## EXERCISE GOAL
Each record is to be printed again precisely as it reads.

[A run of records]
•••

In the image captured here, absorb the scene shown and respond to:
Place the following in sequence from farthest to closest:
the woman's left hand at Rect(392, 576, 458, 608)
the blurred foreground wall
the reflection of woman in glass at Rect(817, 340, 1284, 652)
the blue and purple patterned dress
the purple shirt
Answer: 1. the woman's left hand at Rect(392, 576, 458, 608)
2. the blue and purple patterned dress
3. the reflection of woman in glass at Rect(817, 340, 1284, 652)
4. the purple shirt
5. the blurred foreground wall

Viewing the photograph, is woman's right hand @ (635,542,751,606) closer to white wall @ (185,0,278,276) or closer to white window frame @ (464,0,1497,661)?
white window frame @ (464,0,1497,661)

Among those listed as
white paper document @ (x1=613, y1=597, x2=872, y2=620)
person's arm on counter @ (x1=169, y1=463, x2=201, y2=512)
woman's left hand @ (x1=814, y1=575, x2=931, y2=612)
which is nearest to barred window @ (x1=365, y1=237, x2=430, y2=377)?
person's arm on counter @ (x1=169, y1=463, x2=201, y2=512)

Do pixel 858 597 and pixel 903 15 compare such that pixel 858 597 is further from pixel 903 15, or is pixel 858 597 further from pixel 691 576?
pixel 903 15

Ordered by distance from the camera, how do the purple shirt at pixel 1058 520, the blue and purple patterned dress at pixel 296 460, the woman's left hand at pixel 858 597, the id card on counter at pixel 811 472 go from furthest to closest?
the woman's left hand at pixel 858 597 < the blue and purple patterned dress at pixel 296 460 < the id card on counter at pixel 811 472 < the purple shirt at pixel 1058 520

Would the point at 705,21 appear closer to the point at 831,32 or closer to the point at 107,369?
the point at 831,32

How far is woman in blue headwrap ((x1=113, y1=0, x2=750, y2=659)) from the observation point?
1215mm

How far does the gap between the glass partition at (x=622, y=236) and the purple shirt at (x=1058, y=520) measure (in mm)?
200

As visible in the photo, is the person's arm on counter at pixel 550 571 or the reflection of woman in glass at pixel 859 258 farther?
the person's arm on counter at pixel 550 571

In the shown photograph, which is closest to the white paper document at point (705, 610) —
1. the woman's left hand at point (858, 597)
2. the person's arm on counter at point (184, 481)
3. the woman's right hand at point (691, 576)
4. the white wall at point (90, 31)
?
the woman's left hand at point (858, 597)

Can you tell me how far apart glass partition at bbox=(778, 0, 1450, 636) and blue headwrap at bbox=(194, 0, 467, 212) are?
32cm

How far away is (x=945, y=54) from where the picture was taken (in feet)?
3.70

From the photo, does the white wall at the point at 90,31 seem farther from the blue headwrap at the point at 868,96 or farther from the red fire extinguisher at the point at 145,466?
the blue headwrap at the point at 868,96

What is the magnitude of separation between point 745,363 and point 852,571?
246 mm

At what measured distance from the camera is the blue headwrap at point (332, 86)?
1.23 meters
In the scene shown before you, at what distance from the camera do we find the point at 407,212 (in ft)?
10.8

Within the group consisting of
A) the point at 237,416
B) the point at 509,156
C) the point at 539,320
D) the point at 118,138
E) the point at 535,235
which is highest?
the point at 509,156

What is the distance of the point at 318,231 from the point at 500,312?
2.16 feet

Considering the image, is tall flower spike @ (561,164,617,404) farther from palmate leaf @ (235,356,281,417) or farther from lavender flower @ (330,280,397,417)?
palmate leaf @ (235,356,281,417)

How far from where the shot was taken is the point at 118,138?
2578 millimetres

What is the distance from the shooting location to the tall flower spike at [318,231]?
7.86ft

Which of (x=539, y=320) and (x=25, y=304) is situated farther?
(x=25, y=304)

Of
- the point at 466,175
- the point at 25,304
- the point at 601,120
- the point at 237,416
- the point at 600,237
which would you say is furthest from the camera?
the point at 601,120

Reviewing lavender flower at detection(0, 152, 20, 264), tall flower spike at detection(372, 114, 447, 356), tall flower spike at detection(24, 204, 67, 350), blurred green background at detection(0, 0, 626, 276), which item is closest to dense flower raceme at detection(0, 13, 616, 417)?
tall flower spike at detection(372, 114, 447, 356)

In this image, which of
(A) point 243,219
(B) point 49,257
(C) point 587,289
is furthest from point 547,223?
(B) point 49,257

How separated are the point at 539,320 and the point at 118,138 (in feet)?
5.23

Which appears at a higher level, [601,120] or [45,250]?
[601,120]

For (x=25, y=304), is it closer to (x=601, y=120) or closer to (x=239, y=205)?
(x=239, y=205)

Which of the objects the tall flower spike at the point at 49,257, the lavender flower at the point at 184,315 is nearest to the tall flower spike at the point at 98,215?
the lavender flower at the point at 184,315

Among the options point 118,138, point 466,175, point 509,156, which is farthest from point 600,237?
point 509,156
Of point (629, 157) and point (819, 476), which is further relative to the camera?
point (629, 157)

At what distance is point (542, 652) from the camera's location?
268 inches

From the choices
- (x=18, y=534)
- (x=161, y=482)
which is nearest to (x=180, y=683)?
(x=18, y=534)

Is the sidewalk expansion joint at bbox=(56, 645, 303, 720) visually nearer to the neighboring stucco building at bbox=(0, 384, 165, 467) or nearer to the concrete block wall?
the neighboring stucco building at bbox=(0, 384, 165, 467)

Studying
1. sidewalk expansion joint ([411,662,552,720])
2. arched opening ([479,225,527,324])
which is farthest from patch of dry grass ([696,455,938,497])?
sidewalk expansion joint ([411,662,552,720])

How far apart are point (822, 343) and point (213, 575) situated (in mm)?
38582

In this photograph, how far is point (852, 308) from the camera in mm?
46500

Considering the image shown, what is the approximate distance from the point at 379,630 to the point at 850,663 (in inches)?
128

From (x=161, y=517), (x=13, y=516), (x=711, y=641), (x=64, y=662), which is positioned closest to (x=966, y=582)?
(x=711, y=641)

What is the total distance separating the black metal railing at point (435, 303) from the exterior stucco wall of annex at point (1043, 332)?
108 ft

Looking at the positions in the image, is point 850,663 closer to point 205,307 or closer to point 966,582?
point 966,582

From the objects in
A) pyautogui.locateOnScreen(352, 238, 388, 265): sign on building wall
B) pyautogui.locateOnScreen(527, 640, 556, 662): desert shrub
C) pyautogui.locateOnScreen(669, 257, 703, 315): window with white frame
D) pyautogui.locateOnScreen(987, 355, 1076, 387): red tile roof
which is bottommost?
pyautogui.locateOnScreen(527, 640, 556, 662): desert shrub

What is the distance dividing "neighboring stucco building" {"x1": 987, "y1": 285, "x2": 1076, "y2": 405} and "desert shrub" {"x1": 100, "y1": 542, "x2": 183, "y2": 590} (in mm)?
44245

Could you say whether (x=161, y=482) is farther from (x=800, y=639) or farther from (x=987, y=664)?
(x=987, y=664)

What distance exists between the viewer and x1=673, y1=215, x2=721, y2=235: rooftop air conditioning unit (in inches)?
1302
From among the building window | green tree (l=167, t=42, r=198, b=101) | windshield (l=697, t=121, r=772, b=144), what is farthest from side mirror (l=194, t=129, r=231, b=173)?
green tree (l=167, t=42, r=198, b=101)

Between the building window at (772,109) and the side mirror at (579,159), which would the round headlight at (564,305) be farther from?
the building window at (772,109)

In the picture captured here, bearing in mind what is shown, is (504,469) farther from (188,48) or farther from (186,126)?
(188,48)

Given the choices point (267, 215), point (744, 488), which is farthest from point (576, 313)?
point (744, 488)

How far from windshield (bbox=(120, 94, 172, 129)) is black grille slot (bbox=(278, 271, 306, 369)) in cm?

•••

## WRITTEN REPLY
In the image captured here, absorb the scene shown and respond to:
Place the following in sequence from farthest to closest:
the woman's left hand at Rect(392, 576, 458, 608)
the blurred foreground wall
the reflection of woman in glass at Rect(817, 340, 1284, 652)
the blue and purple patterned dress
the purple shirt
Answer: 1. the woman's left hand at Rect(392, 576, 458, 608)
2. the blue and purple patterned dress
3. the reflection of woman in glass at Rect(817, 340, 1284, 652)
4. the purple shirt
5. the blurred foreground wall

Viewing the photograph, is woman's right hand @ (635,542,751,606) closer to white wall @ (185,0,278,276) or closer to white window frame @ (464,0,1497,661)?
white window frame @ (464,0,1497,661)

Among those listed as
white paper document @ (x1=613, y1=597, x2=872, y2=620)
person's arm on counter @ (x1=169, y1=463, x2=201, y2=512)
woman's left hand @ (x1=814, y1=575, x2=931, y2=612)
which is nearest to barred window @ (x1=365, y1=237, x2=430, y2=377)?
person's arm on counter @ (x1=169, y1=463, x2=201, y2=512)

Do pixel 858 597 and pixel 903 15 compare such that pixel 858 597 is further from pixel 903 15, or is pixel 858 597 further from pixel 691 576?
pixel 903 15

Ordered by distance from the camera, how do the purple shirt at pixel 1058 520, the blue and purple patterned dress at pixel 296 460, the woman's left hand at pixel 858 597, the id card on counter at pixel 811 472 go from furthest to closest?
the woman's left hand at pixel 858 597 < the blue and purple patterned dress at pixel 296 460 < the id card on counter at pixel 811 472 < the purple shirt at pixel 1058 520

Would the point at 705,21 appear closer to the point at 831,32 or closer to the point at 107,369?
the point at 831,32

How far is woman in blue headwrap ((x1=113, y1=0, x2=750, y2=659)) from the observation point?
1215mm

How far does the gap between the glass partition at (x=622, y=236) and the purple shirt at (x=1058, y=520) measure (in mm)?
200

As visible in the photo, is the person's arm on counter at pixel 550 571 or the reflection of woman in glass at pixel 859 258 farther?
the person's arm on counter at pixel 550 571

In the shown photograph, which is closest to the white paper document at point (705, 610) —
1. the woman's left hand at point (858, 597)
2. the person's arm on counter at point (184, 481)
3. the woman's right hand at point (691, 576)
4. the white wall at point (90, 31)
?
the woman's left hand at point (858, 597)

Can you tell me how far apart glass partition at bbox=(778, 0, 1450, 636) and blue headwrap at bbox=(194, 0, 467, 212) are?
32cm

How far away is (x=945, y=54) from where the picture was taken (in feet)?
3.70

From the photo, does the white wall at the point at 90,31 seem farther from the blue headwrap at the point at 868,96 or farther from the red fire extinguisher at the point at 145,466?
the blue headwrap at the point at 868,96

What is the magnitude of separation between point 745,363 and point 852,571?
246 mm

At what measured distance from the camera is the blue headwrap at point (332, 86)?
1.23 meters
In the scene shown before you, at what distance from the camera do we find the point at 407,212 (in ft)?
10.8

Within the group consisting of
A) the point at 237,416
B) the point at 509,156
C) the point at 539,320
D) the point at 118,138
E) the point at 535,235
which is highest?
the point at 509,156

What is the distance of the point at 318,231 from the point at 500,312?
2.16 feet

Considering the image, is tall flower spike @ (561,164,617,404) farther from palmate leaf @ (235,356,281,417) or farther from lavender flower @ (330,280,397,417)?
palmate leaf @ (235,356,281,417)

How far from where the shot was taken is the point at 118,138?
2578 millimetres

What is the distance from the shooting location to the tall flower spike at [318,231]?
7.86ft

Which of (x=539, y=320) and (x=25, y=304) is situated farther?
(x=25, y=304)

Of
- the point at 466,175
- the point at 25,304
- the point at 601,120
- the point at 237,416
- the point at 600,237
which would you say is furthest from the camera?
the point at 601,120

Reviewing lavender flower at detection(0, 152, 20, 264), tall flower spike at detection(372, 114, 447, 356), tall flower spike at detection(24, 204, 67, 350), blurred green background at detection(0, 0, 626, 276), which item is closest to dense flower raceme at detection(0, 13, 616, 417)?
tall flower spike at detection(372, 114, 447, 356)

In this image, which of
(A) point 243,219
(B) point 49,257
(C) point 587,289
is furthest from point 547,223?
(B) point 49,257

How separated are the point at 539,320 and the point at 118,138 (in feet)?
5.23

Which appears at a higher level, [601,120] or [45,250]?
[601,120]

For (x=25, y=304), is it closer to (x=601, y=120) or closer to (x=239, y=205)?
(x=239, y=205)

Which of the objects the tall flower spike at the point at 49,257, the lavender flower at the point at 184,315 is nearest to the tall flower spike at the point at 98,215?
the lavender flower at the point at 184,315

Among the options point 118,138, point 466,175, point 509,156, which is farthest from point 600,237?
point 509,156
Of point (629, 157) and point (819, 476), which is further relative to the camera?
point (629, 157)

At what distance is point (542, 652) from the camera's location?
268 inches

From the choices
- (x=18, y=534)
- (x=161, y=482)
which is nearest to (x=180, y=683)?
(x=18, y=534)

Is the sidewalk expansion joint at bbox=(56, 645, 303, 720) visually nearer to the neighboring stucco building at bbox=(0, 384, 165, 467) or nearer to the concrete block wall?
the neighboring stucco building at bbox=(0, 384, 165, 467)

Studying
1. sidewalk expansion joint ([411,662,552,720])
2. arched opening ([479,225,527,324])
which is farthest from patch of dry grass ([696,455,938,497])?
sidewalk expansion joint ([411,662,552,720])

How far apart are point (822, 343) and point (213, 575) situated (in mm)?
38582

In this photograph, how far is point (852, 308) from the camera in mm?
46500

Considering the image shown, what is the approximate distance from the point at 379,630 to the point at 850,663 (in inches)?
128

From (x=161, y=517), (x=13, y=516), (x=711, y=641), (x=64, y=662), which is positioned closest to (x=966, y=582)?
(x=711, y=641)

What is the total distance separating the black metal railing at point (435, 303) from the exterior stucco wall of annex at point (1043, 332)?
108 ft

Looking at the positions in the image, is point 850,663 closer to point 205,307 or closer to point 966,582?
point 966,582

From the objects in
A) pyautogui.locateOnScreen(352, 238, 388, 265): sign on building wall
B) pyautogui.locateOnScreen(527, 640, 556, 662): desert shrub
C) pyautogui.locateOnScreen(669, 257, 703, 315): window with white frame
D) pyautogui.locateOnScreen(987, 355, 1076, 387): red tile roof
which is bottommost?
pyautogui.locateOnScreen(527, 640, 556, 662): desert shrub

What is the distance dividing "neighboring stucco building" {"x1": 987, "y1": 285, "x2": 1076, "y2": 405} and "desert shrub" {"x1": 100, "y1": 542, "x2": 183, "y2": 590} (in mm)?
44245

Could you say whether (x=161, y=482) is farther from (x=800, y=639) or farther from (x=987, y=664)?
(x=987, y=664)

What distance exists between the viewer and x1=673, y1=215, x2=721, y2=235: rooftop air conditioning unit (in inches)?
1302
From among the building window | green tree (l=167, t=42, r=198, b=101) | windshield (l=697, t=121, r=772, b=144), what is farthest from side mirror (l=194, t=129, r=231, b=173)?
green tree (l=167, t=42, r=198, b=101)

Between the building window at (772,109) and the side mirror at (579,159), which would the round headlight at (564,305) be farther from?
the building window at (772,109)

In the picture captured here, bearing in mind what is shown, is (504,469) farther from (188,48) or farther from (186,126)?
(188,48)

Given the choices point (267, 215), point (744, 488), which is farthest from point (576, 313)?
point (744, 488)

How far from windshield (bbox=(120, 94, 172, 129)) is black grille slot (bbox=(278, 271, 306, 369)) in cm?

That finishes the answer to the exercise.